GIVEN PASSAGE ->
The conference was hosted by the Italian Wikimedia chapter, with funding of US$120,000 from the Foundation's Wikimedia Grants Program, following a much-discussed application for $157,000 that assumed 250 participants (about 130 attended), including $78,000 for the conference venue and catering for light lunches and a coffee station. The German chapter donated up to a further $65,000 to make the event possible.
The Wikipedia Education Program Leaders Workshop was attended by 35 Wikimedians, including several members of the Affiliations Committee, in which discussions explored the breadth and diversity of the challenge around the world. However, no clear answer emerged as to the question posed, "What does success mean?". It was clear that a number of chapters are already talking with their governments on the role of Wikipedia in school curricula.
The Chapters Association met (14 people were listed as planning to attend), and extensive notes will be finalised on Meta "on 30 April". The meeting covered areas such as research into the chapters' needs, the creation of a handbook and data with which to communicate with the press; peer review of chapters ("Don't ask WMF to audit us: let's audit each other through peer review"); the development of a chapter exchange, a page where chapters can indicate their expertise, skills, and experience for sharing; whether a private mailing list should be established; the "need to figure out sources of funding", since the Association cannot apply for FDC funding; and whether non-chapter entities may join the Association. There is a sense from the documentation that all of these issues are at an early stage of discussion, a year after the proposal to establish the Association at the 2012 conference in Berlin. The Association's charter was changed by vote to remove the obligations of chapters that withdraw from it.
The main conference began in the morning with a State of the movement session, in which 18 entities were each allocated three minutes to present a "lightning" talk about their most important activities, plans, or problems. This format was repeated on Saturday (19 presentations) and Sunday (seven presentations). The presentations varied widely in content and approach. Christophe Henner, for example, used humorous slides in his presentation for Wikimédia France, including a photograph of a prison corridor to embellish his reference to the recent bullying of a chapter member by the French intelligence agents. The proposed chapter from Nepal, which hopes to gain WMF affiliation, spoke of how the country has 123 languages, with seven existing WMF sites. Among these, the Nepali Wikipedia was started as early as 2002 and now has 23,000 articles and 78 active users; a further seven Wikipedias for languages in Nepal are in incubation. Wikimedia Macedonia, recognised in 2010, has 15 members and no budget. It has made progress in an education program at four universities and a number of secondary schools and citizen "internet clubs", and has signed a memorandum of understanding with the National Library and National Archives. The group has already established collaborative links with Wikimedia Ukraine. Links to slides for all presentations in which they were used are included at the schedule pages.

ASSIGNED TASK 1 ->
From the conference report, duplicate the part between "The Wikipedia Education" and "in school curricula.", inclusive.
ASSIGNED TASK 2 ->
Write down every dollar amount that appears in the conference report.

DATASET EXCERPT ->
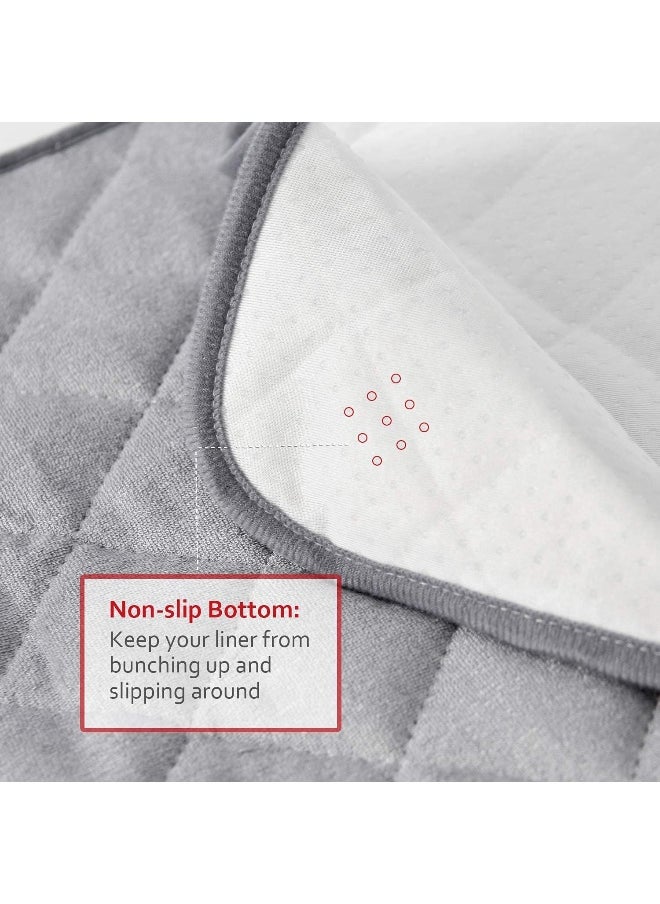 Moonsea Moonsea Diaper Changing Pad Liner Non-Slip, Waterproof Terry Mat Changing Pad Cover Liner, Quilted Absorbent Bassinet Liners Washable, 3 Pack 13"x 26" Reusable Portable Changing Table Pad Grey  - Image 4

FINAL ANSWER 1 ->
The Wikipedia Education Program Leaders Workshop was attended by 35 Wikimedians, including several members of the Affiliations Committee, in which discussions explored the breadth and diversity of the challenge around the world. However, no clear answer emerged as to the question posed, "What does success mean?". It was clear that a number of chapters are already talking with their governments on the role of Wikipedia in school curricula.

FINAL ANSWER 2 ->
US$120,000
$157,000
$78,000
$65,000